Investors and Media Chafe At China's News Squeeze
BEIJING — A WEEK after China announced restrictions on foreign media, shock waves are still reverberating through neighboring Hong Kong, prompting politicians and media groups to accuse Beijing of heightening fears about curtailed freedoms already gripping the British colony as it prepares to revert to Chinese rule in 1997.
The decision to restrict and ''monitor'' economic information coming in by the government-controlled news agency, Xinhua, has raised fears that the country's Communist leaders would reimpose controls that they have relaxed since the end of the Cultural Revolution in 1976.
Empowered to determine which Chinese institutions can gain access to foreign economic news, and at what prices, Xinhua also announced it would punish approved foreign vendors whose information ''slanders or jeopardizes China.''
The move was widely seen as a major setback to foreign news organizations, including Reuter Holdings Plc., Dow Jones & Co., and Bloomberg Business News, which have been servicing mainly Chinese banks, trading companies, and securities firms with real-time information, including stock prices, commodity quotes, exchange rates, and statistics, as well as more general news and analysis.
Trade diplomats in Geneva are bewildered by the strictures. Several said the new policy casts doubt on China's commitment to free and open trade and could further hamper its hard-fought bid to join the World Trade Organization.
Brokers in Shanghai and Shenzhen were caught off-guard.

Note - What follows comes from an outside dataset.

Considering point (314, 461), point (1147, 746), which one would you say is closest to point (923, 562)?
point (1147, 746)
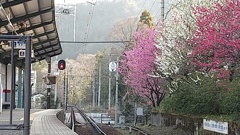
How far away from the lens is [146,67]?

Even top Chinese officials like Foreign Trade Minister Yu Wi were surprised.
Promoting 'fair competition'
China's foreign ministry was the first official voice to deny the measures marked a return to the past. ''This new administrative policy will by no means influence China's reform.... It was designed to promote an atmosphere of fair competition,'' among domestic and foreign economic media, spokesman Shen Guofang said.
But many observers say hard-edged ideology and money, or the lack of it, appear to be the main reasons for the change.
The new procedures are to some extent the idea of Xinhua president Guo Chaoren, an ideologue whose antagonism toward the Western media is well-known.
After years of huge expenditures and failing revenues, Xinhua may be close to bankruptcy, many analysts say. They speculate that failure to compete with Western news agencies may have made cashing in on the success of its foreign counterparts a more attractive alternative to bankruptcy. The annual revenues of foreign news services are in the tens of millions of dollars.
But Xinhua has yet to make clear how it will implement its new restrictions. Under the new policy, it will be forced to come up with a licensing system by which all vendors would pay the agency for the right to distribute economic information to Chinese clients.
A Xinhua spokesman admitted an overall plan would not be ready until next month, but insisted the measures would not slow the transmission of real-time news into the country. Indirectly acknowledging the agency's role as censor, he admitted Xinhua would monitor the news but not try to stop stories in advance. It would intervene, however, if any information appeared to domestic users that attacked China and was not linked to economics.
As censor, Xinhua's renewed threat ups the stakes and could result in the kind of self-censorship that Hong Kong and mainland journalists already practice.
But many bankers and traders wonder whether Xinhua will be able to pick and choose who gets what kind of information. Since the agency has neither the technical nor managerial expertise to monitor and relay the massive amounts of information, foreign agencies like Reuters have some breathing room.
The bottom line
But the government's sweeping edict is more likely an attempt to keep a tight lid on power and micro-manage news in order to guarantee the political stability after the death of paramount leader Deng Xiaoping.
Beijing clearly wants greater control over its emerging financial-information market, which has splintered into of chaos costing the government millions of dollars every year. In late 1994, China's stock markets convulsed and plunged amid speculative reports that Mr. Deng had died, and despite official denials of the rumors, market indexes continued to fall.